397 F2d 517 Illinois Tool Works Inc v. Continental Can Company
397 F.2d 517
ILLINOIS TOOL WORKS, INC., Plaintiff-Appellee,
CONTINENTAL CAN COMPANY, Inc., Defendant-Appellant.
United States Court of Appeals Seventh Circuit.
July 8, 1968.
Rehearing Denied September 10, 1968.
Fred S. Lockwood, John D. Dewey, John L. Alex, Chicago, Ill., for defendant-appellant.
James P. Hume, Granger Cook, Jr., Chicago, Ill., Hume, Clement, Hume & Lee, Chicago, Ill., for plaintiff-appellee; Richard R. Trexler, Robert W. Beart, Chicago, Ill., of counsel.
Before DUFFY, Senior Circuit Judge, and KILEY and SWYGERT, Circuit Judges.
KILEY, Circuit Judge.
This is a patent infringement action seeking damages and injunctive relief against Continental Can Company, Inc. (Continental). The district court found the patents in suit valid and infringed, and entered an order requiring an accounting and restraining Continental from further infringement.1 The injunction and accounting were stayed pending appeal. We affirm.
Plaintiff Illinois Tool Works, Inc. (Illinois Tool), a Delaware corporation, with principal place of business in Illinois, is assignee and owner of Edwards Patent #3,139,213 (#213) covering nestable thin wall plastic drinking cups; and Patent #3,061,139 (#139) covering a self-venting plastic container and lid, used primarily to contain cottage cheese. Illinois Tool's Conex Division manufactures and sells the products covered by the patents. Continental's Bondware Division manufactures and sells the accused plastic cups and containers.
Continental defended on the usual grounds of invalidity and non-infringement. Invalidity was asserted on the grounds of anticipation by the prior art, obviousness, vagueness of the Edwards claims and lack of "inventive novelty." The non-infringement defense was based on alleged differences between the Continental nestable cups and plastic cottage cheese containers and the plaintiff's patents; and file wrapper estoppel based on Edwards' abandonment of certain claims in the Patent Office.

_Goal 1_
In the patent case opinion, which division of Illinois Tool manufactures and sells the products covered by the patents?
_Goal 2_
Write out the patent case opinion again, starting with "James P. Hume, Granger" and going on through "appeal. We affirm.", and swap "damages" for "compensation".

_Stored data_
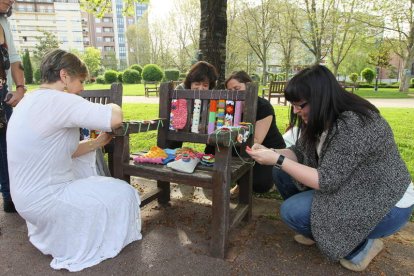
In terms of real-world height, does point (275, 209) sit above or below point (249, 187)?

_Written reply 1_
The Conex Division

_Written reply 2_
James P. Hume, Granger Cook, Jr., Chicago, Ill., Hume, Clement, Hume & Lee, Chicago, Ill., for plaintiff-appellee; Richard R. Trexler, Robert W. Beart, Chicago, Ill., of counsel.
Before DUFFY, Senior Circuit Judge, and KILEY and SWYGERT, Circuit Judges.
KILEY, Circuit Judge.
This is a patent infringement action seeking compensation and injunctive relief against Continental Can Company, Inc. (Continental). The district court found the patents in suit valid and infringed, and entered an order requiring an accounting and restraining Continental from further infringement.1 The injunction and accounting were stayed pending appeal. We affirm.